▸ Task description
Render every line of the records below as a Markdown table with the columns Row and Line. Number the rows in order and leave out blank lines.
^^^^^^^^
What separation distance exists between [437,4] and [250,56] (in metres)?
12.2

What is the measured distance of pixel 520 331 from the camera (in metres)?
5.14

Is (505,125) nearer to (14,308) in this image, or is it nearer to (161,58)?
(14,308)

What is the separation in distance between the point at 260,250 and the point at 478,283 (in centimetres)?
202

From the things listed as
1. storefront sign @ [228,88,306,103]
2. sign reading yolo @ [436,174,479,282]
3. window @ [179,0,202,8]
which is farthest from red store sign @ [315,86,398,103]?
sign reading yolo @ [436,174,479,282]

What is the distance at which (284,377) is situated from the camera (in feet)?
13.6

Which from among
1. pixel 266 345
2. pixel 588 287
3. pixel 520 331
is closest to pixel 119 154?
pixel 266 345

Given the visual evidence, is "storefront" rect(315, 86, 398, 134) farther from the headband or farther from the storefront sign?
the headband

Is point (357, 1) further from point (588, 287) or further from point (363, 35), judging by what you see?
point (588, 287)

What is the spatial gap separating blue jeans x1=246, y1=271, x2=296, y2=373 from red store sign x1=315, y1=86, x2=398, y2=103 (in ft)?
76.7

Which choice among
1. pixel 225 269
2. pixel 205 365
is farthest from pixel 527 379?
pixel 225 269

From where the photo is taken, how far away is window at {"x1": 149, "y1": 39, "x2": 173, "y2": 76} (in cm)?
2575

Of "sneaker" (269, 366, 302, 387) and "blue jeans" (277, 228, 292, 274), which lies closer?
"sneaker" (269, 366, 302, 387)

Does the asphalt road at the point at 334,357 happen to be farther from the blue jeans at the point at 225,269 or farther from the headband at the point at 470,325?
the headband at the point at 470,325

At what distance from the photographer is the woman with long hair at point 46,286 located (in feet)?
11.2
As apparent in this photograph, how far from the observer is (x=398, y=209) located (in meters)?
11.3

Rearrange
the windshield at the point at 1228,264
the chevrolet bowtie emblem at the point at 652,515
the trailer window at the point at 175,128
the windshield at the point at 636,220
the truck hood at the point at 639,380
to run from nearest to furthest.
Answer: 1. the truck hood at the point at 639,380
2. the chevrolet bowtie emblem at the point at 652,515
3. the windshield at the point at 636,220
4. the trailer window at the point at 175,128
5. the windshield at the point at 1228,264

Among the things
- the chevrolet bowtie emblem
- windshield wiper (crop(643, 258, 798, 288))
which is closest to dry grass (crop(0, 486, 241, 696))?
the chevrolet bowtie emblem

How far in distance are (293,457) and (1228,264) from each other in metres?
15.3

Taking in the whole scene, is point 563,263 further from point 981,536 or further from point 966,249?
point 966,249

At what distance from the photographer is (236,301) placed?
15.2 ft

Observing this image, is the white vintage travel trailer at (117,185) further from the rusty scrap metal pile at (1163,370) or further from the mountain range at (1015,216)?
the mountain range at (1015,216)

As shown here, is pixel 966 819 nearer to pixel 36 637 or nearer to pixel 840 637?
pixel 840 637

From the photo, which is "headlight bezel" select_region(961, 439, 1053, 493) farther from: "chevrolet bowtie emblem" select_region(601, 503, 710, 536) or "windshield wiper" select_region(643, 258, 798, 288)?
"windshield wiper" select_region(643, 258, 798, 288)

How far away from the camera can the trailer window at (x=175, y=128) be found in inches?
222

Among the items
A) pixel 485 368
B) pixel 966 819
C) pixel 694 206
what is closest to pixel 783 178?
^^^^^^^^
▸ Answer to this task
| Row | Line |
|---|---|
| 1 | What separation distance exists between [437,4] and [250,56] (in metres)? |
| 2 | 12.2 |
| 3 | What is the measured distance of pixel 520 331 from the camera (in metres)? |
| 4 | 5.14 |
| 5 | Is (505,125) nearer to (14,308) in this image, or is it nearer to (161,58)? |
| 6 | (14,308) |
| 7 | What is the separation in distance between the point at 260,250 and the point at 478,283 (in centimetres)? |
| 8 | 202 |
| 9 | From the things listed as |
| 10 | 1. storefront sign @ [228,88,306,103] |
| 11 | 2. sign reading yolo @ [436,174,479,282] |
| 12 | 3. window @ [179,0,202,8] |
| 13 | which is farthest from red store sign @ [315,86,398,103]? |
| 14 | sign reading yolo @ [436,174,479,282] |
| 15 | What is the distance at which (284,377) is situated from the camera (in feet)? |
| 16 | 13.6 |
| 17 | Which from among |
| 18 | 1. pixel 266 345 |
| 19 | 2. pixel 588 287 |
| 20 | 3. pixel 520 331 |
| 21 | is closest to pixel 119 154? |
| 22 | pixel 266 345 |
| 23 | Given the visual evidence, is "storefront" rect(315, 86, 398, 134) farther from the headband or farther from the storefront sign? |
| 24 | the headband |
| 25 | Is point (357, 1) further from point (588, 287) or further from point (363, 35), judging by what you see? |
| 26 | point (588, 287) |
| 27 | What is the spatial gap separating blue jeans x1=246, y1=271, x2=296, y2=373 from red store sign x1=315, y1=86, x2=398, y2=103 (in ft)? |
| 28 | 76.7 |
| 29 | Which choice among |
| 30 | 1. pixel 225 269 |
| 31 | 2. pixel 205 365 |
| 32 | is farthest from pixel 527 379? |
| 33 | pixel 225 269 |
| 34 | From where the photo is taken, how far away is window at {"x1": 149, "y1": 39, "x2": 173, "y2": 76} (in cm)? |
| 35 | 2575 |
| 36 | Of "sneaker" (269, 366, 302, 387) and "blue jeans" (277, 228, 292, 274), which lies closer? |
| 37 | "sneaker" (269, 366, 302, 387) |
| 38 | Does the asphalt road at the point at 334,357 happen to be farther from the blue jeans at the point at 225,269 or farther from the headband at the point at 470,325? |
| 39 | the headband at the point at 470,325 |
| 40 | At what distance from the photographer is the woman with long hair at point 46,286 located (in feet)? |
| 41 | 11.2 |
| 42 | As apparent in this photograph, how far from the observer is (x=398, y=209) located (in meters)? |
| 43 | 11.3 |
| 44 | Rearrange |
| 45 | the windshield at the point at 1228,264 |
| 46 | the chevrolet bowtie emblem at the point at 652,515 |
| 47 | the trailer window at the point at 175,128 |
| 48 | the windshield at the point at 636,220 |
| 49 | the truck hood at the point at 639,380 |
| 50 | to run from nearest to furthest. |
| 51 | Answer: 1. the truck hood at the point at 639,380 |
| 52 | 2. the chevrolet bowtie emblem at the point at 652,515 |
| 53 | 3. the windshield at the point at 636,220 |
| 54 | 4. the trailer window at the point at 175,128 |
| 55 | 5. the windshield at the point at 1228,264 |
| 56 | Among the things |
| 57 | - the chevrolet bowtie emblem |
| 58 | - windshield wiper (crop(643, 258, 798, 288)) |
| 59 | which is closest to dry grass (crop(0, 486, 241, 696))? |
| 60 | the chevrolet bowtie emblem |
| 61 | How far in distance are (293,457) and (1228,264) from each other in metres? |
| 62 | 15.3 |
| 63 | Taking in the whole scene, is point 563,263 further from point 981,536 or further from point 966,249? |
| 64 | point 966,249 |
| 65 | At what distance from the photographer is (236,301) placed? |
| 66 | 15.2 ft |
| 67 | Observing this image, is the white vintage travel trailer at (117,185) further from the rusty scrap metal pile at (1163,370) or further from the mountain range at (1015,216)? |
| 68 | the mountain range at (1015,216) |
| 69 | As shown here, is pixel 966 819 nearer to pixel 36 637 or nearer to pixel 840 637? |
| 70 | pixel 840 637 |
| 71 | From the photo, which is "headlight bezel" select_region(961, 439, 1053, 493) farther from: "chevrolet bowtie emblem" select_region(601, 503, 710, 536) or "windshield wiper" select_region(643, 258, 798, 288)? |
| 72 | "windshield wiper" select_region(643, 258, 798, 288) |
| 73 | How far away from the camera can the trailer window at (x=175, y=128) be found in inches? |
| 74 | 222 |
| 75 | Among the items |
| 76 | A) pixel 485 368 |
| 77 | B) pixel 966 819 |
| 78 | C) pixel 694 206 |
| 79 | what is closest to pixel 783 178? |